*** Supplied text
The Chinese government is committing large sums of money to modernise the country's logistics and transport infrastructure. Local and foreign providers of supply chain services are rushing to upgrade their capabilities. Shippers and manufacturers are working to develop new and better supply chain capabilities that will help them provide better service at less cost. New players are entering the fray in a scramble analogous to the gold rushes of the past.
These changes are highly welcome and long overdue. China has perpetually been hampered by: poor infrastructure; a fragmented and chaotic distribution system; local protectionism; a lack of third-party capabilities; problems with cash flow and accounts receivable; and anachronistic and restrictive laws. These conditions mean there are few efficient supply chains in China, and that improvement in these areas will take time. However sustained growth, favourable government policies and entry to the World Trade Organization (see page 19) will drive significant changes in the supply chain landscape over the next five to 10 years.
THE STATUS OF SUPPLY CHAIN MANAGEMENT WILL RISE
Since the government and businesses now recognise the immensity and impact of the country's supply chain performance gap – and for the first time are in a position to do something about it – status quo performance will no longer be acceptable.
DELAYS SHOULD BE ANTICIPATED
China's presence in the WTO will result in major changes to China's economy, but transition delays will be unavoidable. However, the depth and duration of those delays will depend on how liberally the government handles its distribution and logistics sector and, in a macro sense, how committed it is to exposing domestic players to open competition in a free market.
******
Job a: Count the lines in the records that contain the string "puppy", treating uppercase and lowercase as different, and give only that number.
*** Working data
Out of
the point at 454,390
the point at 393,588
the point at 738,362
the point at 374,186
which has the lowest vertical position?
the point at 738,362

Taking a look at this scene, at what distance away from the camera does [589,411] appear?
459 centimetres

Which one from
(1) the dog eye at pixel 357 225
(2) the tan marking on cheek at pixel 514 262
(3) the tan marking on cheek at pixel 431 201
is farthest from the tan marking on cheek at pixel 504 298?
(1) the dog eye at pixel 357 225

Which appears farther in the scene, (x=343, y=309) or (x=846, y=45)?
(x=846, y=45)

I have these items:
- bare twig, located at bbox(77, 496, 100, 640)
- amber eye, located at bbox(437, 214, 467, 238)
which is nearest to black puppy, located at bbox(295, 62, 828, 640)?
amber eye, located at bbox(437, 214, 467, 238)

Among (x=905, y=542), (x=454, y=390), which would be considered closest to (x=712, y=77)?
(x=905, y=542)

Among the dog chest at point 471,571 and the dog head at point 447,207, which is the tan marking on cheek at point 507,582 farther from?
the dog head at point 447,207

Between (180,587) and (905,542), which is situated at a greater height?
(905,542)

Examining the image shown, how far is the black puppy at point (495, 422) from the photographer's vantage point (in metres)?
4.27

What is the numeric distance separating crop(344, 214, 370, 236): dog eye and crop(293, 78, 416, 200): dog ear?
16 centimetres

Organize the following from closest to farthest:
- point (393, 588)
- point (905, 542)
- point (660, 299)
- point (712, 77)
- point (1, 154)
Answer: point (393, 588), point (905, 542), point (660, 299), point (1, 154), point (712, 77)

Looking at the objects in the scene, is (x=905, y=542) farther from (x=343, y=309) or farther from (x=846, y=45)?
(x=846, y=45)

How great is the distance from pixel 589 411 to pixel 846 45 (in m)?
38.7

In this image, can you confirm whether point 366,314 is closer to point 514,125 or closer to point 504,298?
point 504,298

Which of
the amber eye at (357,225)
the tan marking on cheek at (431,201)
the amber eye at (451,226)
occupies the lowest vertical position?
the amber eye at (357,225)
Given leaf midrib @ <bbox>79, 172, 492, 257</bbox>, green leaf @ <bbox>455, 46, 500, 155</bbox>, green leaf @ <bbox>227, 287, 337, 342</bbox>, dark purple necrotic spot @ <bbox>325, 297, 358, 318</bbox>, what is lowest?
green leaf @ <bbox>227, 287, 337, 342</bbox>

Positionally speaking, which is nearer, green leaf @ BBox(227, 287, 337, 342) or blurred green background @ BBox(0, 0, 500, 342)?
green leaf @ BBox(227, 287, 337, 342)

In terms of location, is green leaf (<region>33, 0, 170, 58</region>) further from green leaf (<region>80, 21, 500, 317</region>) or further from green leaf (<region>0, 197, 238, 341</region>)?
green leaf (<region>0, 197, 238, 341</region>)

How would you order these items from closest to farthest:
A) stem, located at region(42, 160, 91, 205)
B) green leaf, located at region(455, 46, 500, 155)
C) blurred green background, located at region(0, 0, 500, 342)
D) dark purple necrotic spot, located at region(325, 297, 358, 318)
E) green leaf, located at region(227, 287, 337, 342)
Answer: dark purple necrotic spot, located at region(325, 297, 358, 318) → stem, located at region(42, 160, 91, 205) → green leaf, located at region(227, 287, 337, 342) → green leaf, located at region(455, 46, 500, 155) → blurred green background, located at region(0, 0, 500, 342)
******
Job b: From the passage on China's supply chains, copy the part that begins with the words containing "THE STATUS OF" and ends with "longer be acceptable.".

Worked answer a: 2

Worked answer b:
THE STATUS OF SUPPLY CHAIN MANAGEMENT WILL RISE
Since the government and businesses now recognise the immensity and impact of the country's supply chain performance gap – and for the first time are in a position to do something about it – status quo performance will no longer be acceptable.